We finally set off for Bruges at 10 am. Today was such a contrast from yesterday the sun was warm on our backs, so we were able to travel without coats or hats. We were now driving along a tree lined canal that stretched like an avenue before us. Chiff Chaffs sang either side of us, and we saw brown faced sheep lying lazily by the waterside. Altogether a much more pleasing picture on our journey.
The journey then became much slower when we reached Bruges, we drove along the ring canal anti-clockwise, and followed a large boat that was on its way to Zeebrugge. One thing we have experienced so far is the lack of communication when requesting permission to enter locks or pass through bridges. Often nobody seems to answer for a very long time, if at all before opening them, so it is very difficult to know whether someone has acknowledged that you are waiting or not. One thing that is important to note though, all the locks and bridges do seem to require you to have a VHF radio, as the signs for the correct channels are usually displayed just before, or at the lock or bridge. There are some telephone numbers, but it would be best to check them out before you take the route as these are not normally displayed. Along the way, we passed windmills, an ancient gatehouse and saw storks riding the thermals above us.

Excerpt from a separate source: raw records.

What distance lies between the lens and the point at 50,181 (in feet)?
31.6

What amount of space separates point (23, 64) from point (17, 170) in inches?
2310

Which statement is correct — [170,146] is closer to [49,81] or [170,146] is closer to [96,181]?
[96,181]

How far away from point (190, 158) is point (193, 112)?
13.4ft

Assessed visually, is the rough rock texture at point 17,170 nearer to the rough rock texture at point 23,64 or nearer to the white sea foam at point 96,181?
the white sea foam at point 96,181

After Bruges, we made our way towards Nieuwpoort. The first lock took an hour to go through, although this wasn’t too much of a hardship, as the sun was still shining, and it was still pleasant to sit outside. Not long after that though, we were stuck waiting at a bridge in Oudenburg. Nobody seemed to be answering us at all on the VHF radio, by this time it was beginning to get frustrating, as we not only needed to crack on, but we also needed to get somewhere where we could pick up water and food supplies. I managed to find a telephone number for the bridge, and we finally got an answer!

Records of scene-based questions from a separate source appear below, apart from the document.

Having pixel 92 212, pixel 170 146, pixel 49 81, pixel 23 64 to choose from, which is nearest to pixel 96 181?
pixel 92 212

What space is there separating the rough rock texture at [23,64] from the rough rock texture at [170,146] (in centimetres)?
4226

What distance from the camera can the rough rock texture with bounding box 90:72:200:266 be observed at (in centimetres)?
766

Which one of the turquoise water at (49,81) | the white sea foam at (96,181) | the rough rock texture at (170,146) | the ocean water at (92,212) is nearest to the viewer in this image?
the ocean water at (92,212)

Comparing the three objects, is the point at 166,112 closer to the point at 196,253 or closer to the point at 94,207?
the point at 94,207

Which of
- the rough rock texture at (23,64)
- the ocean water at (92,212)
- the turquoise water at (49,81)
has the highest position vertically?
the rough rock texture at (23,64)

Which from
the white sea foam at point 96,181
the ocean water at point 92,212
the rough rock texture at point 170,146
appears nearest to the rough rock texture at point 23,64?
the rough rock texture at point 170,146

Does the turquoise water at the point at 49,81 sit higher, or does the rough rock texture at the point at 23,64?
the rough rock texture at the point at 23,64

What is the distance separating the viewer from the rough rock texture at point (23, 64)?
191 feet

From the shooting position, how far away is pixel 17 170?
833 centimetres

By this time it was getting late, so soon after the bridge we moored at Snaaskerke for the night. We decided at this point that we had really had enough of long days of motoring, and that if we continued to travel in this way fatigue would soon set in which would affect our judgement and decisions. We wanted to get home, but we wanted to get home safely! Whilst I prepared a much needed dinner, Martin went out to find a supermarket for us to stock up on supplies in the morning.